Photos omitted include the one at Cahill's crossing - two large Salt water crocs hanging out just under the surface of murky water. You wouldn't believe me if you saw the 'logs'. And shots of our campsite - there hasn't been one since Katherine's leaky tent, and if you want to see interiors of hotel rooms you can look at Wotif.com like we did.
#1. We have hundreds of photos of the ancient aboriginal rock art, but the boys were so inspired by an educational video on Kakadu that they spent much of our walks making their own 'art' by tying fallen pandanus leaves into intricate knots. They were trying to weave baskets. Especially when they discovered the retail value is approx $200.
#2. and #7. are examples of schoolwork being done. So rare that it was deemed photo-worthy. This reminds me of a recent conversation that went like this:
P (after double espresso): "I am going to miss you boys when you have to go to school next year!"
(pause..while we all consider the implications of never going back..)
P: "Will, what is your back-up plan if we do not take you back to school for a proper education?" "I mean, how will you earn money when you are older?"
W: "Ummm.. I'll... invent the Nose-Picker!"
H: "Yeah! With soft edges so it doesn't hurt your nose! ...What's a back-up plan?" (patent pending, so don't be trying to steal their idea, OK?)
#3. Yep. Big termite mounds here. Discussed the future of human architecture and energy efficiency with boys. Eyes glazing over and were utterly incredulous that people have anything to learn from insects and 'nature'...Not anymore.
#4. Climbing up a steep rocky path on side if big cliff, wearing Crocs and carrying black umbrella, to this series of croc-free rock-pools at the top of Gunlom Falls, did not inspire confidence in the other hikers when they saw I was also responsible for two smallish boys. Swimming near the edge of the massive drop was perhaps a little unwise, but we all survived, and the view was awesome..
#5. The Hotel Pool. Spent many hours here too. In Kakadu, swimming is like eating. It needs to be done at least 3 times a day to avoid getting grumpy and distracted.
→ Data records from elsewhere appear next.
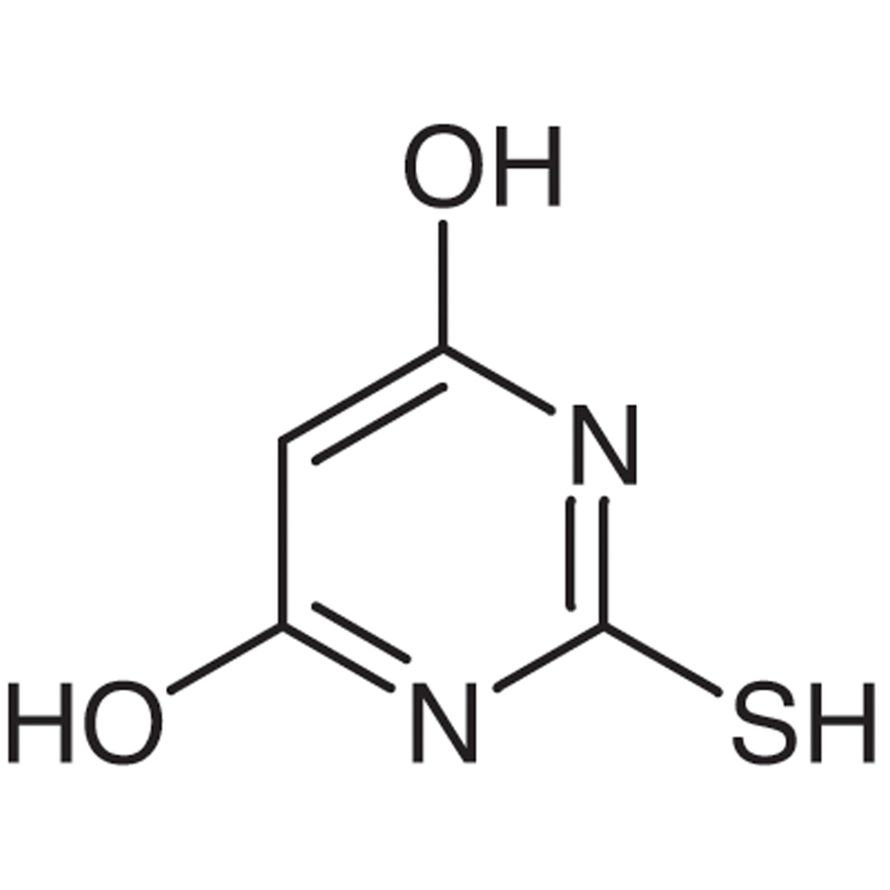 2-Thiobarbituric Acid
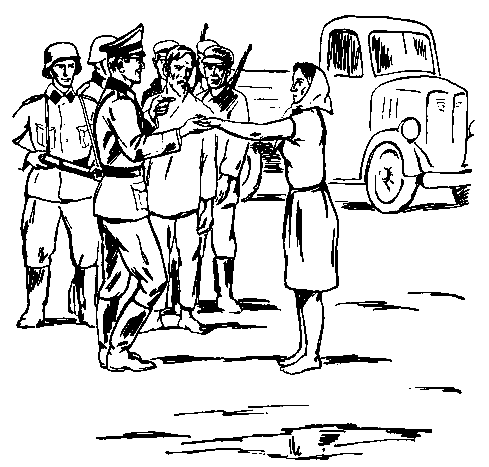 Конец дракона pic_22.png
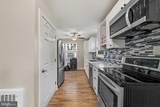 192 Kugler Avenue - Photo 10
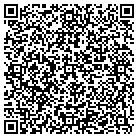 QR code with Baja Smog & Test Only Center contacts
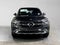 2026 Mercedes-Benz GLC 350e 4MATIC® SUV
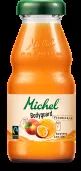 Michel Bodyguard 20 cl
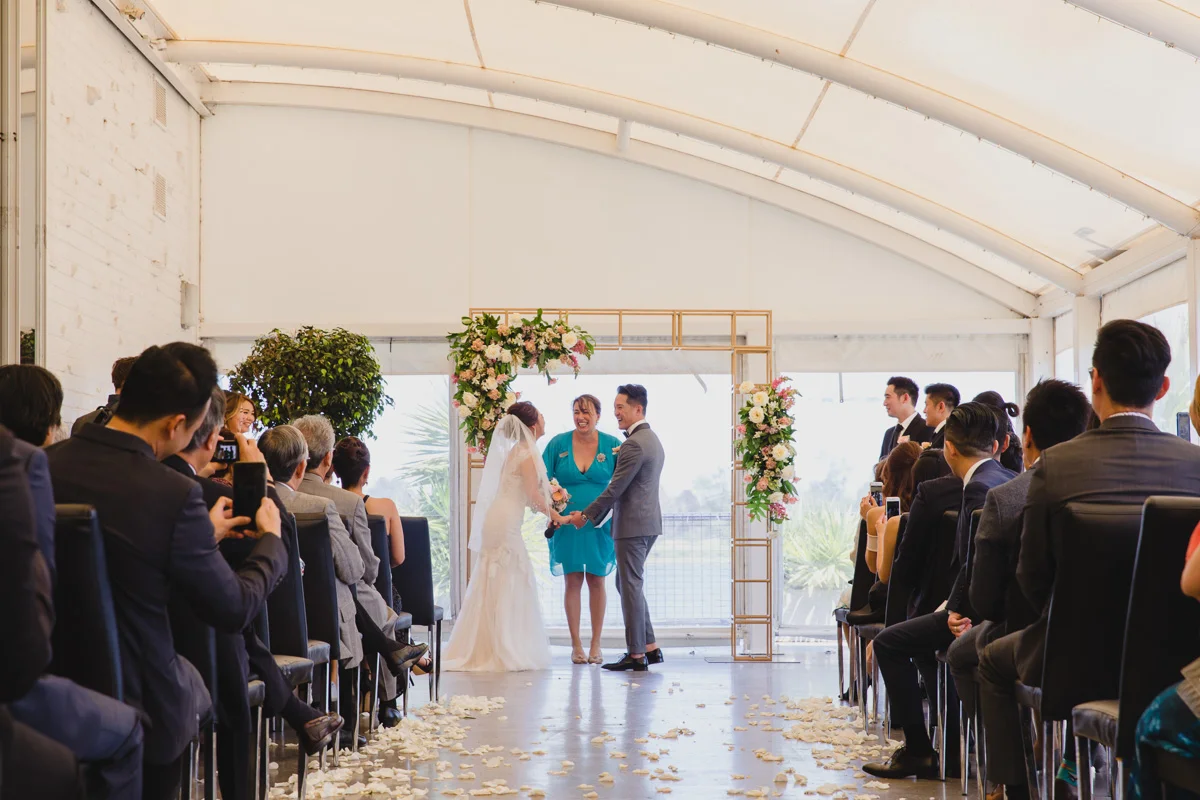 NT-Wedding-165.jpg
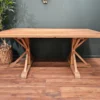Besp oak Rustic elm 2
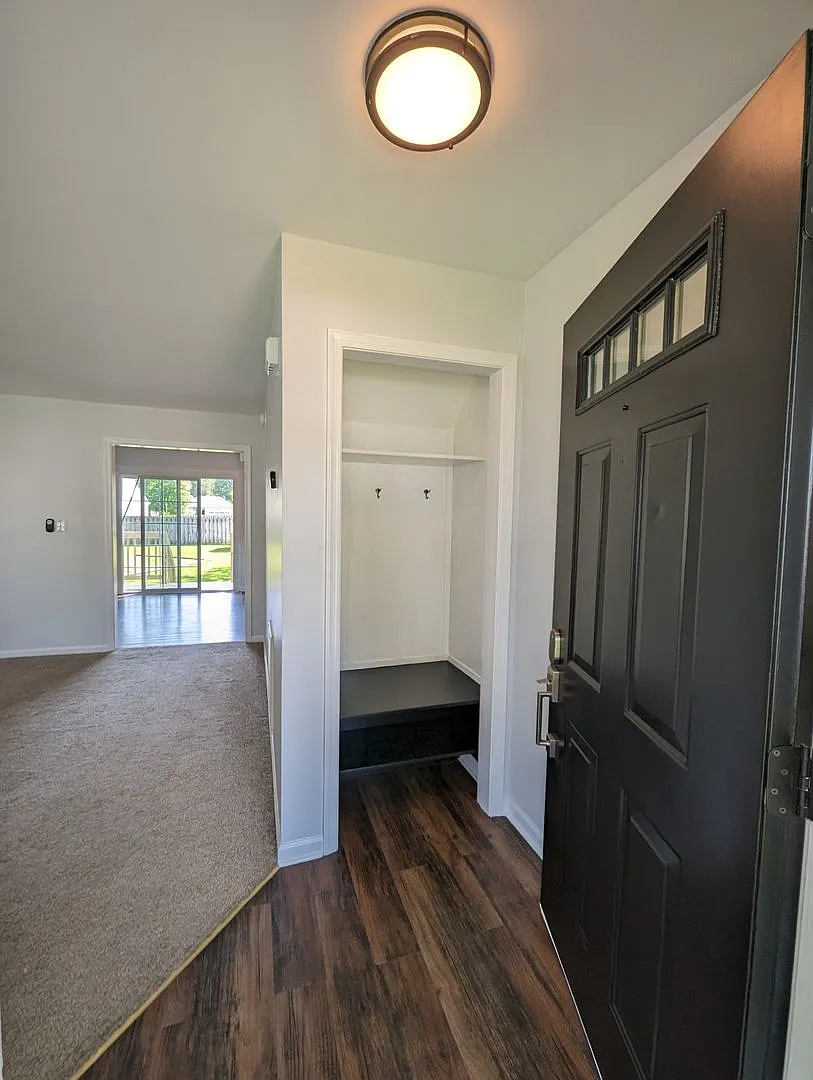 3417 Indian Path, Williamsburg, VA 23188 — Photo 3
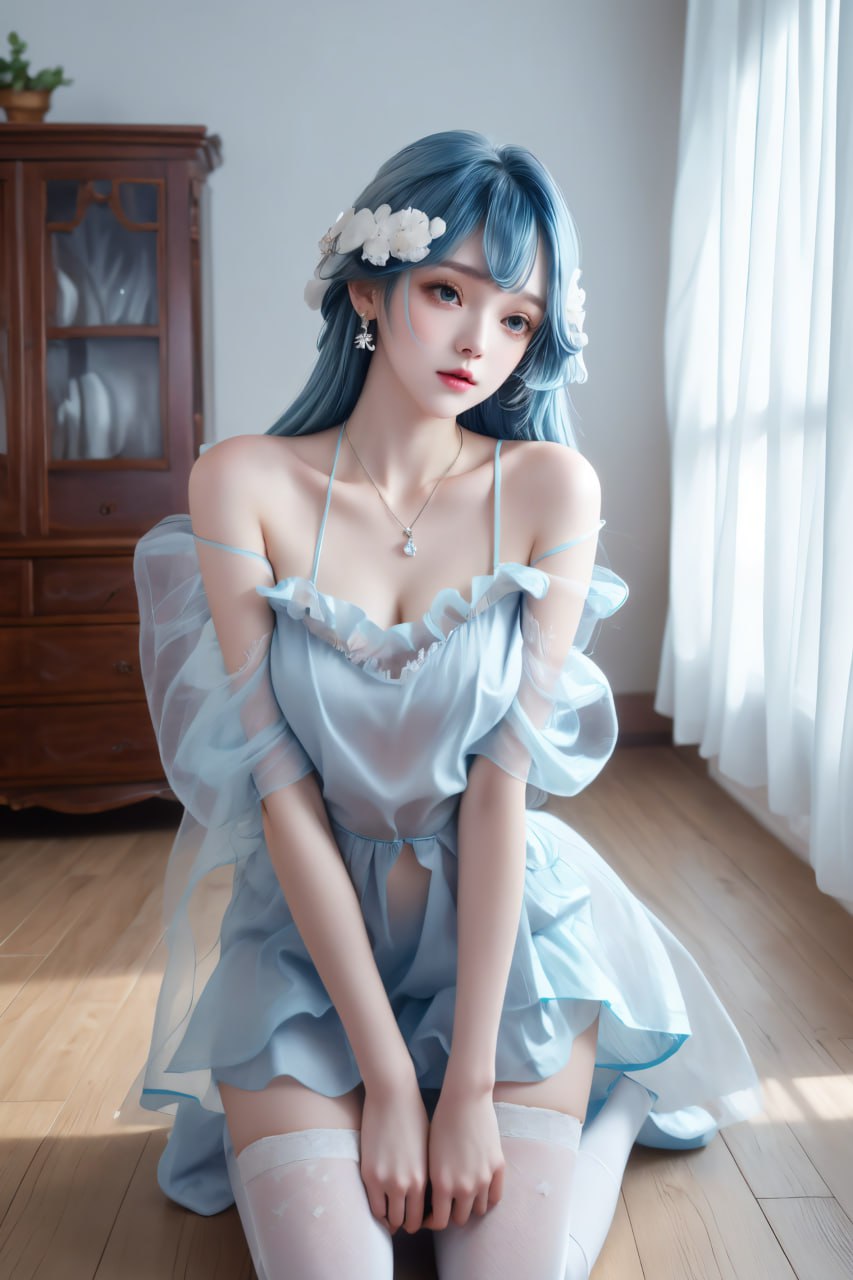 闹的网络众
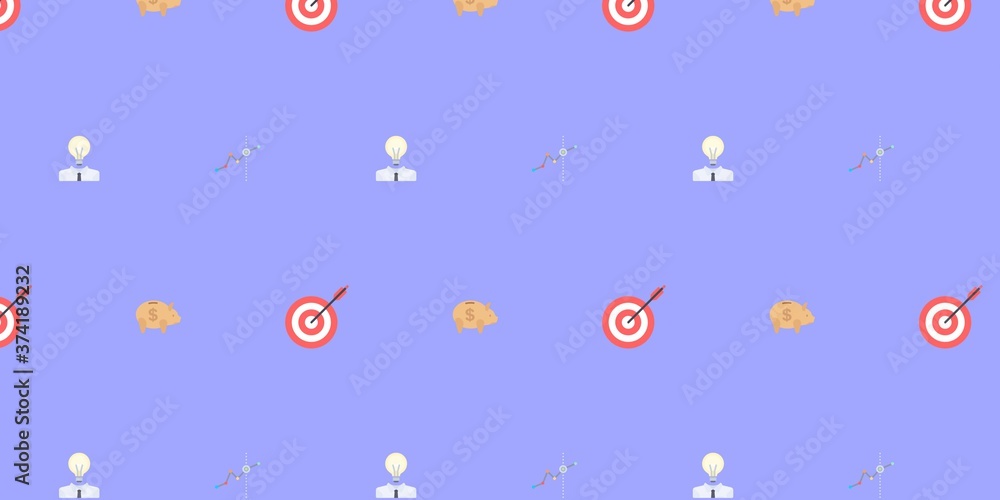 pastel wallpapers pastel wallpapers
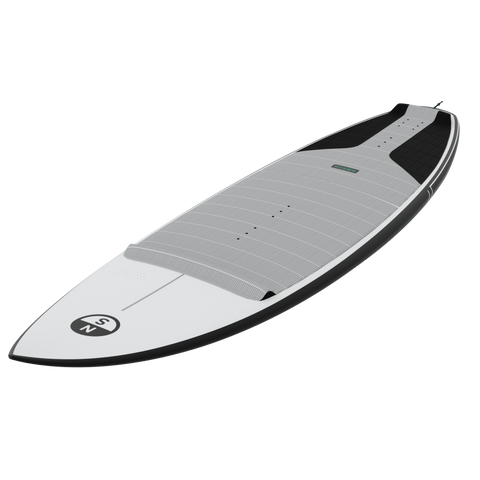 Planche de kitesurf Surf Charge PRO 2024 Nord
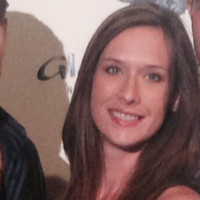Amy Nold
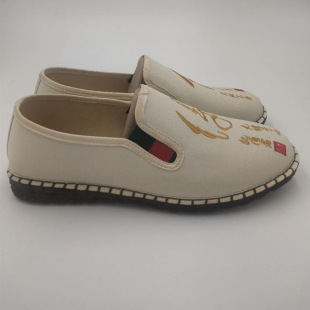 �¿���L�h��Ь�Ӵ̽��Ї��L�ϱ���������Ь���Ь��ŮЬ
#6. At Maguk Falls, Will and Hamish are under the impression their life vests are croc-proof. We all swim the 100 metres or so to the falls quietly humming the Jaws theme. In fact, it has inspired a new game called the "der-nernt-er". A type of tag game where the chaser sings the Jaws theme. I'm sure everyone has a different way of spelling the sounds. But hopefully you know what I mean.
#8. Another loop track at Nourlangie Rock. Each of us could be heard shouting across the land.."why do the flies love ME so much?"
The boys were particularly intrigued with the painting of the Lightning Man who strikes law-breakers over the head with yams (sweet potatoes)...
Photos omitted include the one at Cahill's crossing - two large Salt water crocs hanging out just under the surface of murky water. You wouldn't believe me if you saw the 'logs'. And shots of our campsite - there hasn't been one since Katherine's leaky tent, and if you want to see interiors of hotel rooms you can look at Wotif.com like we did.